Champagne corks popped at BDSI Thursday, the day the Food and Drug Administration let the small Raleigh drug development company know that Onsolis, a potent pain patch for cancer patients, had passed all regulatory hurdles. On Friday, analysts congratulated BDSI CEO Mark Sirgo during a conference call. By Monday, BDSI expected to have about $27 million more in the bank, a payment its Swedish partner Meda promised upon regulatory approval of Onsolis.
"It's been a long haul," Sirgo told analysts in the call Friday. "This is a fantastic day for our company."
So why did BDSI's stock drop 5 percent on a day when it should have risen?

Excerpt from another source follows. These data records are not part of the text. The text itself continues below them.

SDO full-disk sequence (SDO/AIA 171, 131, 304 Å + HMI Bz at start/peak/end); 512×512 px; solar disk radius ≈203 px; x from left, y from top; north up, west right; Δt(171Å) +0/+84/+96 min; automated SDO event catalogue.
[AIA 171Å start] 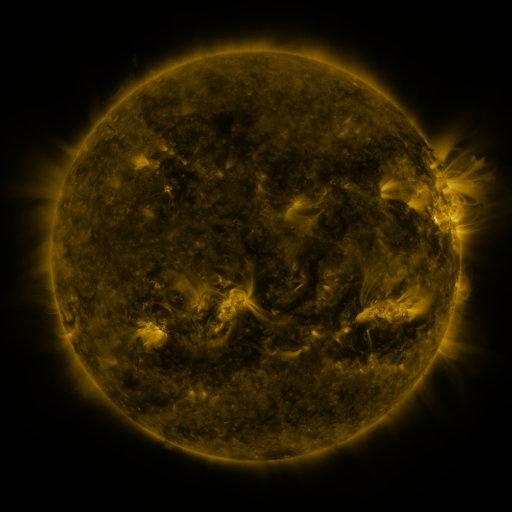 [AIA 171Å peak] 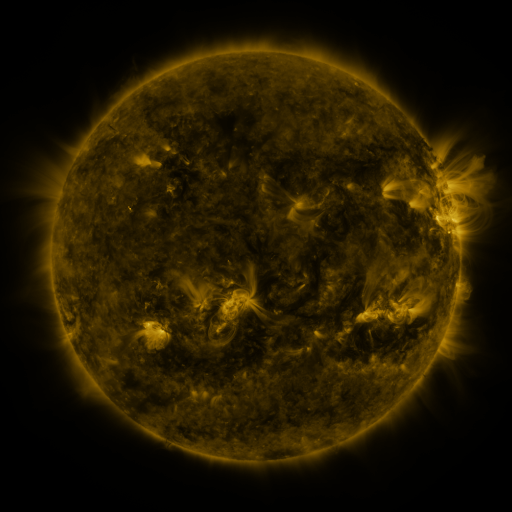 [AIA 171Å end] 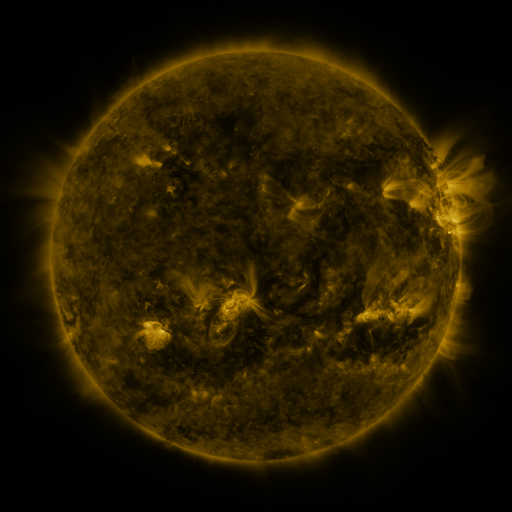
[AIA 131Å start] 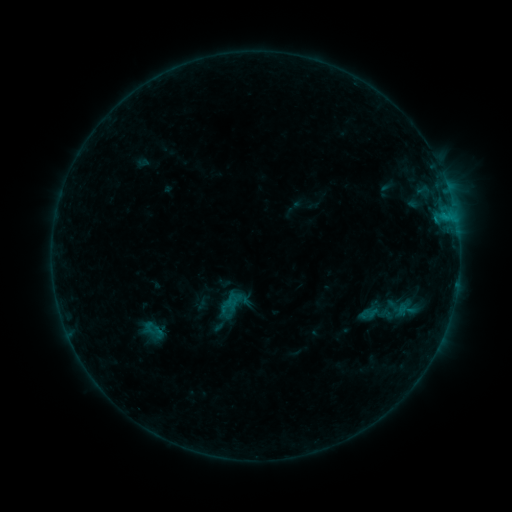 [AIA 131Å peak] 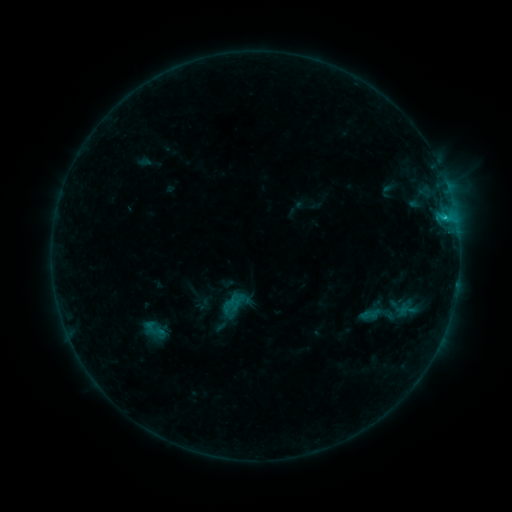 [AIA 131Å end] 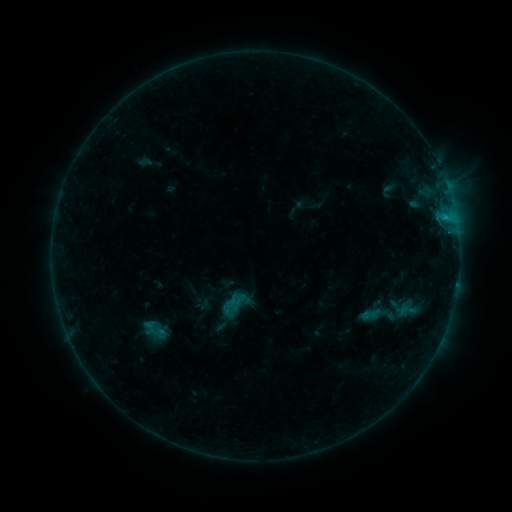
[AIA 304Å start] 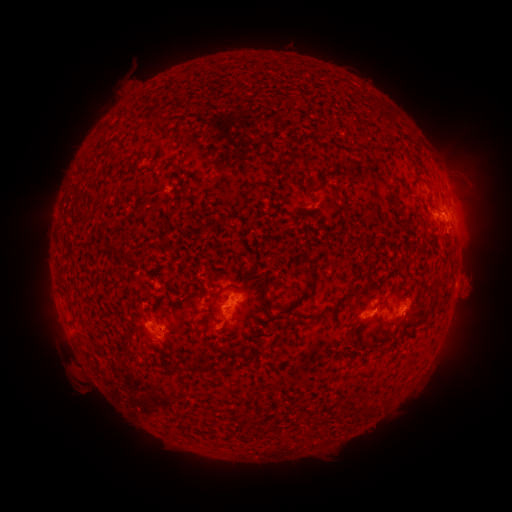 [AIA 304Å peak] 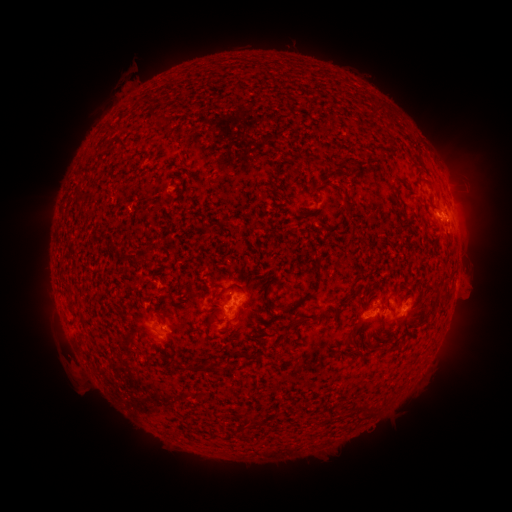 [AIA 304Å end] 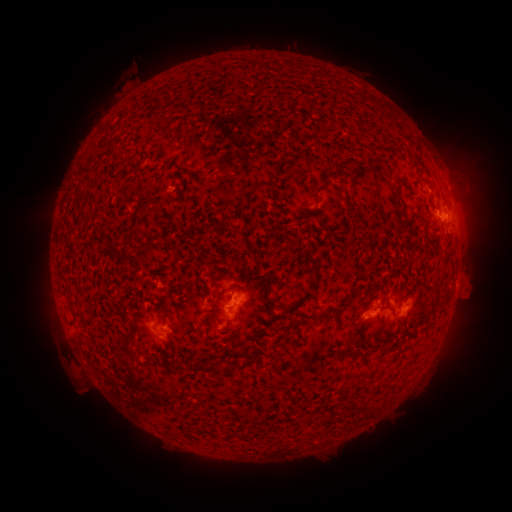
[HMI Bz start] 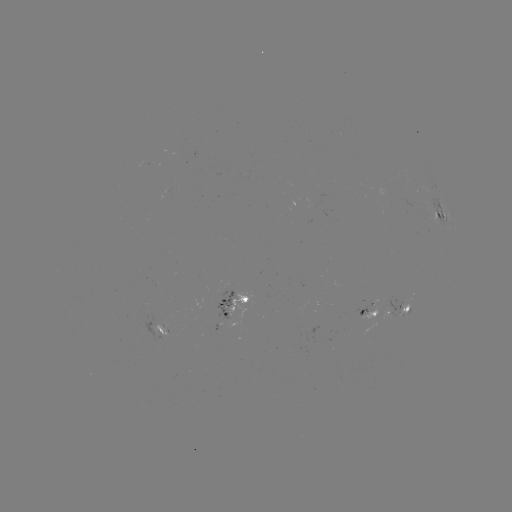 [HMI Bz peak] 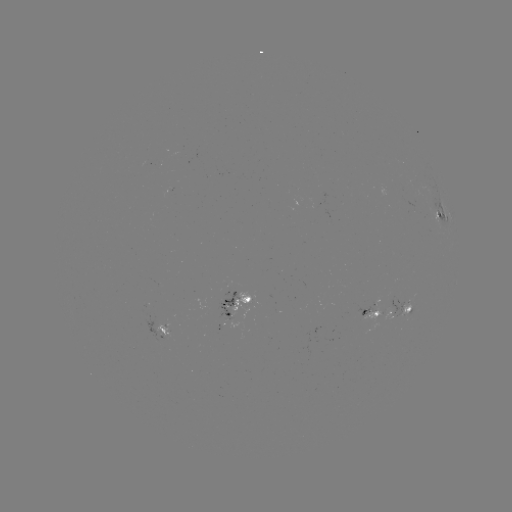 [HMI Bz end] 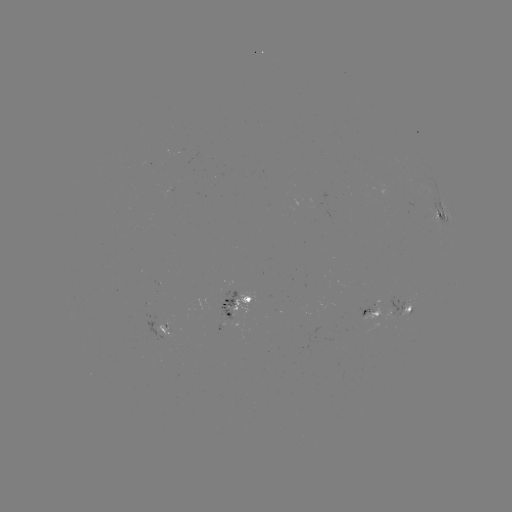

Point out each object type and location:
emerging-flux region: (228, 305)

Product sales are the holy grail for a research and development company that has lived off the good will of investors and partners for years. Revenue lowers the risk that the company will run out of money and indicates that profitability is within reach.

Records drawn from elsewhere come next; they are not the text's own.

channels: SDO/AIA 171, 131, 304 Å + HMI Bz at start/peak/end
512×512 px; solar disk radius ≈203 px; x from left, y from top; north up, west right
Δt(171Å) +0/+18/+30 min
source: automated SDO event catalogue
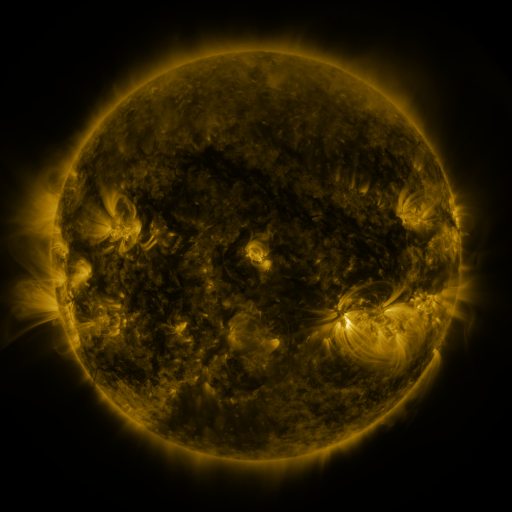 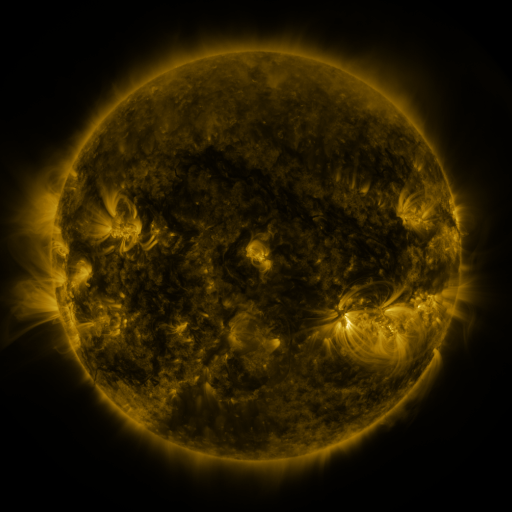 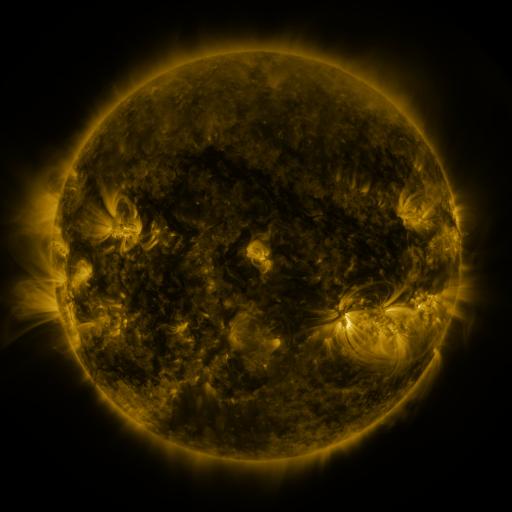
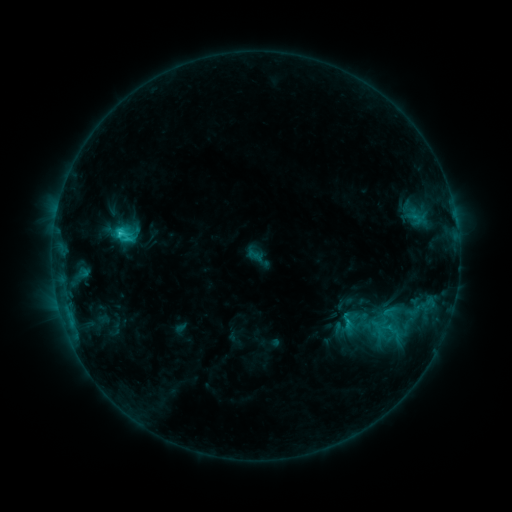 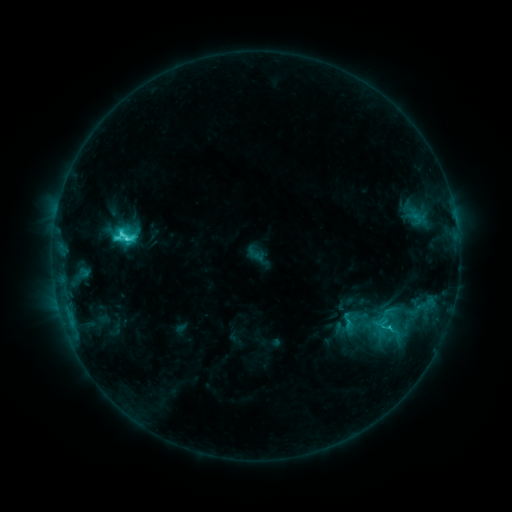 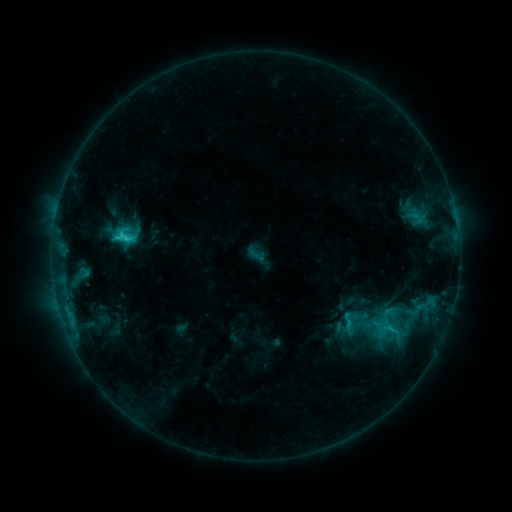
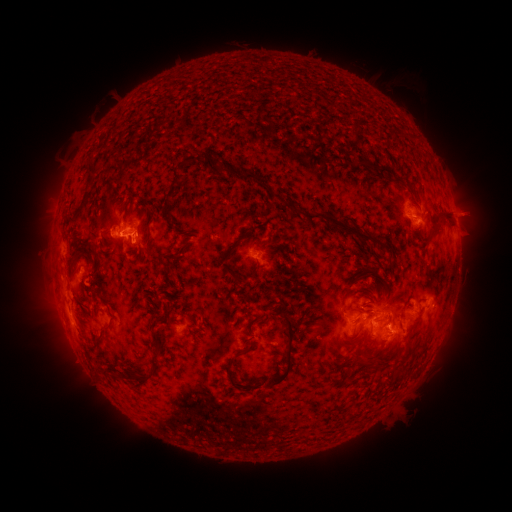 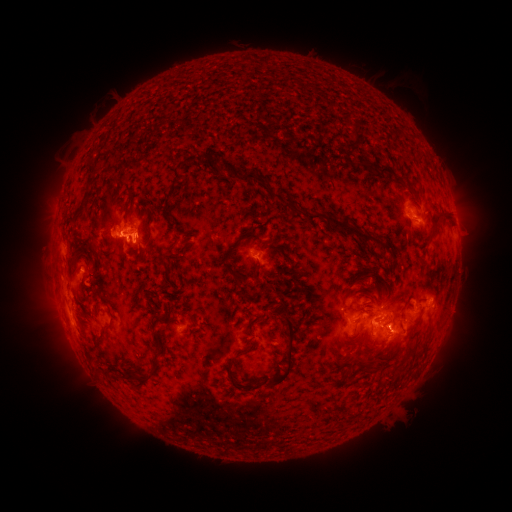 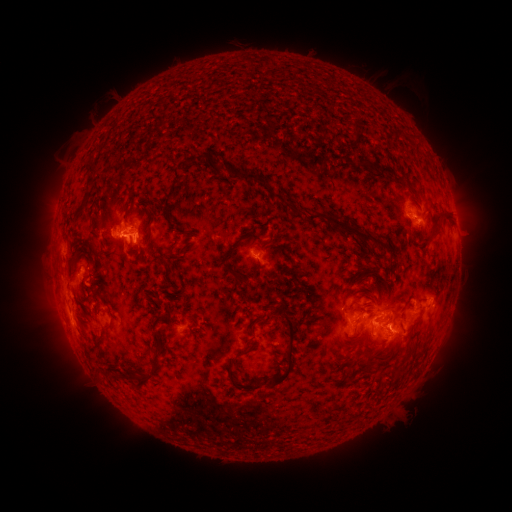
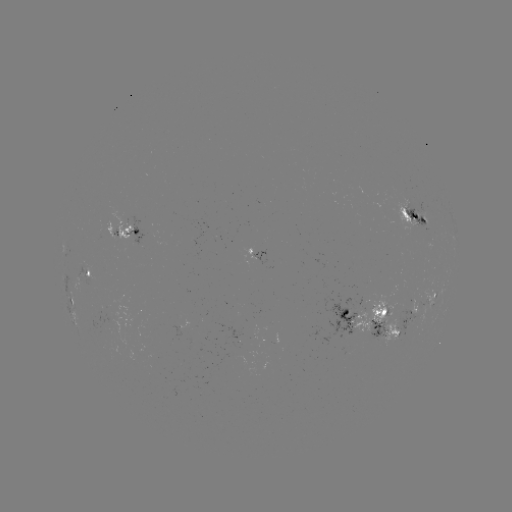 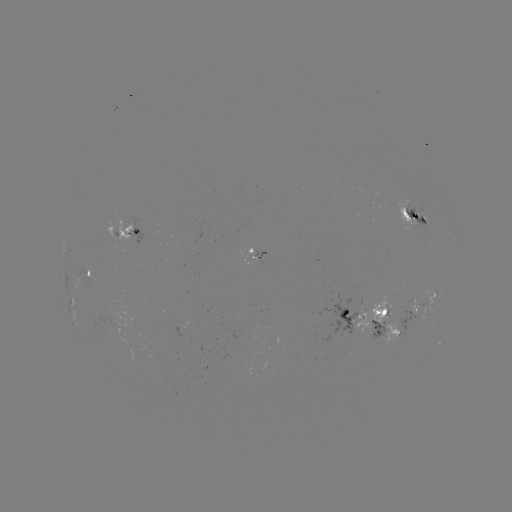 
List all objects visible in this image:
C5.4 flare: (123, 227)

One analyst blamed BDSI's stock drop on the shareholder base, saying BDSI needs more long-term institutional investors. Another suggested that questions might have arisen about Onsolis' sales potential and investors bailed after their initial excitement wore off.
In fact, Onsolis will enter a market where three similar products generated about $700 million in annual sales last year. Two of the competitors are versions of Actiq, a fentanyl painkiller that went generic a few years ago. The third is Fentora, an Actiq successor that received regulatory approval in 2006. All three dissolve in the mouth and release fentanyl, a controlled substance.
BDSI's marketing partner Meda plans to start promoting Onsolis to oncologists, pain specialists and primary care doctors in the fall. The goal is to get about 100,000 patients on Onsolis within two years, Sirgo said. That's more than three times as many cancer patients as currently receive generic Actiq and Fentora combined for acute, breakthrough pain.
Sirgo acknowledged that's an aggressive goal, but he said Meda plans educational programs for physicians to convince them to switch patients to Onsolis and to prescribe Onsolis to cancer patients who have not received a fast-acting fentanyl painkiller. He declined to say how much Onsolis will cost.
Study results show that Onsolis delivers more fentanyl in a shorter time than Actiq, according to a presentation BDSI made at a March health care conference for institutional investors. No studies comparing Onsolis and Fentora have been done.
Also, Onsolis delivers fentanyl without taste distortions.
But Onsolis will come to market with more safety requirements, called Risk Evaluation and Mitigation Strategies, than Fentora now has. The FDA is requesting REMS for all opioid pain medications, including fentanyl, morphine and oxycodone, to make sure the drugs' benefits outweigh their risks, which include death from overdose.
An FDA decision on Fentora's REMS is due in October, but a delay would put Onsolis at a disadvantage and hurt sales, said Robert Hazlett, a pharmaceutical analyst with BMO Capital.
BDSI shares traded like hotcakes Thursday, going as high as $7.25 when the news on Onsolis' approval broke. Then they fell, to close at $6.15 Thursday. The drop continued on Friday, when shares lost 5 percent to close at $5.84.